** DIRECTIVE 1 **
Edit the stretch from "We are planning" through "expect the expected." in the forum thread, putting "Liberty Blue" wherever "Carousel Red" appears.
** DIRECTIVE 2 **
Decide whether each statement agrees with the forum thread. Answer yes or no for each, and quote the words from the thread that settle it.
(a) The projected cost of the conversion is in the mid $30's.
(b) Charged327 thinks most people would notice the difference from a Camaro.
(c) ALKYGTO's wife says she wants the new Firehawk.
** DIRECTIVE 3 **
Using the forum thread, answer these questions:
(a) Which car does GTO JUDGE say he will sell when the time comes?
(b) What dollar amount is stated on the Firehawk conversion data sheet?
(c) What show was Indecision watching?

++++ SOURCE PASSAGE ++++

I asked about the interior:

The seats are redone to the 69 look, there is badging, sill plates and more.

I have questions in regarding Ram Air and working hood scoops with flaps.

I agree the transformation will have a little resemblance to a Camaro but there is less Camaro look to this than the other cars transformed from it.

This outfit is doing what Pontiac should have, done can't please everyone on the design but so far it looks pretty good to me, price will dictate how serious they are at selling them.


----------



## GTO JUDGE (May 14, 2005)

Latest Correspondence: 

"We plan to have functional Ram Air with working scoops.
The projected cost is in the mid $30's.
We are planning to post more pics in the near future."

I told them to place me on the list for one.
Manual
Carousel Red or close.

Will be selling my '05 when the time comes.

Murphy lives with me..... he is always throwing a curve balls at me, I expect the expected.


----------



## Charged327 (Feb 23, 2009)

Looks like a Camaro to me. I don't think most people would even notice the difference. I'd rather take the extra cash and put it into performance mods. IMHO


----------



## ALKYGTO (Mar 29, 2010)

Trans Am Depot is doing what we all wish GM had done.

I absolutely love the 6T9, they did an excellent job even considering they use an existing platform (and a great one at that) so yeah, if I had the wherewithal, I'd have one sitting next to the Alkygto in my new aircraft hanger garage.

The wife says she wants the new Firehawk.


----------



## crustysack (Oct 5, 2008)

OK after looking at the website I like what they are doing, the price still seems high though, 30000 plus you supply a 30k+ Camaro, you'd think you would get some credit for the whole front clip of the car they are changing anyway. Either way I would like to see one up close


----------



## Indecision (Oct 24, 2010)

crustysack said:


> OK after looking at the website I like what they are doing, the price still seems high though, 30000 plus you supply a 30k+ Camaro, you'd think you would get some credit for the whole front clip of the car they are changing anyway. Either way I would like to see one up close


You do, $940 is stated on the Firehawk conversion data sheet. :rofl: Fair right? I was watching American Chopper and they are building bikes for Trans Am Depot modeling them after the GTO, Trans Am, and something else.


----------



## ALKYGTO (Mar 29, 2010)

++++ MATERIAL SUPPLIED ++++

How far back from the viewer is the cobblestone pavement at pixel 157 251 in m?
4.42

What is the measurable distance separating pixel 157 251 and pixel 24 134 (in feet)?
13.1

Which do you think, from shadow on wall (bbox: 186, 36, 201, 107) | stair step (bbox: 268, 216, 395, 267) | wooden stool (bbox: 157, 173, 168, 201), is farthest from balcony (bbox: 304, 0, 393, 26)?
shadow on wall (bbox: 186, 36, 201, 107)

++++

** SOLUTION 1 **
We are planning to post more pics in the near future."

I told them to place me on the list for one.
Manual
Liberty Blue or close.

Will be selling my '05 when the time comes.

Murphy lives with me..... he is always throwing a curve balls at me, I expect the expected.

** SOLUTION 2 **
(a) Yes: "The projected cost is in the mid $30's."
(b) No: "I don't think most people would even notice the difference."
(c) Yes: "The wife says she wants the new Firehawk."

** SOLUTION 3 **
(a) His '05.
(b) $940.
(c) American Chopper.